The Supreme Council of Cyberspace of Iran recently adopted a document allowing for the identification of internet users, according to Radio Farda.
The document, entitled “Authentic Identity System in Cyberspace,” is meant to develop and promote digital business and to allow for “free, healthy, dynamic, responsible and beneficial interactions with respect for individual and collective rights in social, economic and political relationships between all kinds of entities in cyberspace,” stated the council during the meeting.
The Council has stated in previous meetings that a valid identity system in cyberspace is necessary for “any kind of technical, economic (monetary and financial), cultural, social, political and administrative interaction between individuals, groups, objects, services, content and locations.”
How this document will be implemented is unclear.

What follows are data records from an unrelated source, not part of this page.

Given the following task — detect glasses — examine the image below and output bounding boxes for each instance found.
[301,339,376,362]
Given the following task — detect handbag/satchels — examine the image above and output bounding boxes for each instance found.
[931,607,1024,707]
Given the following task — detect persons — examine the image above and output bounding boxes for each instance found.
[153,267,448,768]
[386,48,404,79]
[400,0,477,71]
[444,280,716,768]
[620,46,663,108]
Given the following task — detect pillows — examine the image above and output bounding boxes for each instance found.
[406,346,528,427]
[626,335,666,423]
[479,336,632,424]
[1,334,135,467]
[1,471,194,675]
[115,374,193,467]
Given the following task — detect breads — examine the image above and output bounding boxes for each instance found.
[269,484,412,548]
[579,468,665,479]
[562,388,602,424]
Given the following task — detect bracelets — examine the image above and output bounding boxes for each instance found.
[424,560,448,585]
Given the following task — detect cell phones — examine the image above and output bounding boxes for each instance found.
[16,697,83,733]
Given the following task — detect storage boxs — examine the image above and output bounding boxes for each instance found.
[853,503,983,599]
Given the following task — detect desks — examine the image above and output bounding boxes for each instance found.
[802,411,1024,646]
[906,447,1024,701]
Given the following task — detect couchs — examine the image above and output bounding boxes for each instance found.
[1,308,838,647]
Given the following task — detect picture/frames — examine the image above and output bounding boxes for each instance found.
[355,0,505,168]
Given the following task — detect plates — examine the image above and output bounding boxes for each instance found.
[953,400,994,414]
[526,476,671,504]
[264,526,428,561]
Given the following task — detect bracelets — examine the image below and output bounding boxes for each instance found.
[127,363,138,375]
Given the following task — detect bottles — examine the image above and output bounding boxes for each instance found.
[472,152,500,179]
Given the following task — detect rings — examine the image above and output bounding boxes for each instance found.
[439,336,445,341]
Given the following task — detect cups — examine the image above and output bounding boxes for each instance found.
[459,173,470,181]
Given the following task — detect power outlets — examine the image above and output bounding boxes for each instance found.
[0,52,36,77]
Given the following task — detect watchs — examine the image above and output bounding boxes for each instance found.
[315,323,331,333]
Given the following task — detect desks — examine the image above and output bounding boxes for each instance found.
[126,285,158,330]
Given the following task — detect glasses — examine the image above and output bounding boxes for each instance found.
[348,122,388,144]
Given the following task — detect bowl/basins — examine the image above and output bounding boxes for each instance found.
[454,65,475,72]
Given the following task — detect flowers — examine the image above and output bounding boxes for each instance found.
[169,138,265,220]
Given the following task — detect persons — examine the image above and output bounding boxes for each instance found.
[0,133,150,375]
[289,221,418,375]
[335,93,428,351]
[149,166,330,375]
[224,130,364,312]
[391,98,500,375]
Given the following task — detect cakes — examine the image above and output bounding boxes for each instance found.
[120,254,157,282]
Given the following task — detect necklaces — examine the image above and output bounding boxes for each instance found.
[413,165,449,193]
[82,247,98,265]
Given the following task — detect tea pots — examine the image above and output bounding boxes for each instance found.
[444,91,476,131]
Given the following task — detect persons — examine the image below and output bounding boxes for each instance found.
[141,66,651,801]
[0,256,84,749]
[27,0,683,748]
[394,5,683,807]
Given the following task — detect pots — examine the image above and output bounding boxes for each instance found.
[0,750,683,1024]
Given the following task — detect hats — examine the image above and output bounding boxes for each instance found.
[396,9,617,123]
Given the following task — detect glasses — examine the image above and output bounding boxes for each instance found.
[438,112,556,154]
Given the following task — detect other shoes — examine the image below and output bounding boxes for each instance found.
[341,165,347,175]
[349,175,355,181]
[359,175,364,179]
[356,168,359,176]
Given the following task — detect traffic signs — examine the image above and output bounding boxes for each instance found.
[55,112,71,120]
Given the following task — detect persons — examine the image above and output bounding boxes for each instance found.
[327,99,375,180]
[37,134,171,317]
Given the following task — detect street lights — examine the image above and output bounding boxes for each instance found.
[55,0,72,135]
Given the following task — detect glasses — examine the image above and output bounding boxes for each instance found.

It is also unknown if the plan will only be implemented on the National Information Network or on all Internet Service Providers.
Minister of Communications Mahmoud Vaezi stated that identifying internet users was a “current priority” and that in the future there would be no anonymous internet users in Iran, according to Radio Farda.
The purpose of identifying internet users is to “classify individuals into groups of professors, universities, students, business and other guilds to manage the needs of each group,” according to the Ministry of Communications.
Vaezi explained that the national network of government information services is provided to the public and authentication prevents the need for a national ID card.
Iran’s National Information Network (ININ) is an intranet system that the country is working on in an attempt to cut the Islamic Republic’s dependency on international cyberspace, according to Radio Farda.
The Supreme Council of the Cultural Revolution announced that the ININ is 80% complete in May.
The plan was first announced in 2010 with an expected completion date in 2015.
“All domestic activities, services, applications [and] various types of contents… are included in the national internet,” said Communications and Information Technology Minister Mahmoud Vaezi at the inauguration event in 2016, according to the BBC.
Iran already has blocked access to tens of thousands of sites and services including Twitter and Facebook, although many users use virtual private networks (VPNs) and proxy sites to bypass the filter.
“The National Internet Project could pave the way for further isolation, surveillance and information retention,” stated a report by the British human rights campaign group Article 19, according to the BBC. “[It] risks severely isolating the Iranian people from the rest of the online world, limiting access to information and constraining attempts at collective action and public protest.”